Magnetic Resonance Imaging (MRI) plays a key role in diagnosing MOGAD, revealing abnormalities in the brain, optic nerves, and spinal cord depending on the affected region. These imaging findings often correlate with clinical presentation. Essential MRI sequences include T2-weighted and FLAIR imaging to detect hyperintense lesions, T1-weighted post-contrast imaging for identifying active inflammation and blood-brain barrier disruption, and fat-suppressed sequences for detailed optic nerve assessment. Gadolinium-based contrast further aids in detecting active inflammation.[4,1].

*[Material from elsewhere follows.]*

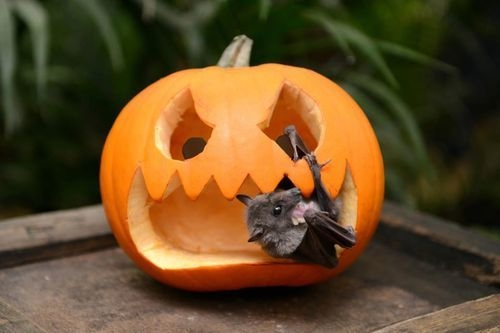 how to draw a bat on a pumpkin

In pediatric MOGAD, cerebral MRI typically shows diffuse, widespread T2 hyperintensities resembling ADEM, whereas in adults, findings are often normal or limited to the brainstem and cortex. Leptomeningeal enhancement is rare but can occur in isolation or alongside cortical lesions, as seen in FLAMES.[5]. Parenchymal enhancement varies, with involvement reported in the brainstem, gray matter, white matter, and periventricular regions. Spinal cord lesions appear as longitudinally extensive transverse myelitis (LETM), primarily affecting the gray matter and frequently displaying the characteristic 'H-sign' on axial imaging.[6].

Differentiating MOGAD from neuromyelitis optica spectrum disorder (NMOSD) and multiple sclerosis (MS) is essential for accurate diagnosis and management. Below are key differentiating features:

NMOSD vs. MOGAD

Optic Neuritis

  • MOGAD: Primarily affects the anterior optic nerves and optic nerve sheaths (optic perineuritis); appears severely swollen, edematous, and tortuous.[7].
  • NMOSD: More likely to involve the optic chiasm and tracts.[7].

Brain Involvement

  • MOGAD: More common in the thalami and pons.[7].
  • NMOSD: More frequently involves the area postrema and medulla.[7].

MS vs. MOGAD

Brain Lesions

  • MOGAD: Larger, fewer lesions, often in an ADEM-like pattern.[7].
  • MS: Multiple small periventricular lesions; Dawson’s fingers (absent in MOGAD).[7].

Spinal Cord Lesions

  • MOGAD: Longitudinally extensive involvement.[7].
  • MS: Typically short-segment lesions.[7].

Optic Neuritis

  • MOGAD: Bilateral, more longitudinally extensive, predominantly affects the anterior optic nerves.[7].
  • MS: More commonly unilateral.[7].

Leptomeningeal Enhancement

  • MOGAD: Can be present but less common.[7].
  • MS: Rare and, if present, usually subtle.[7].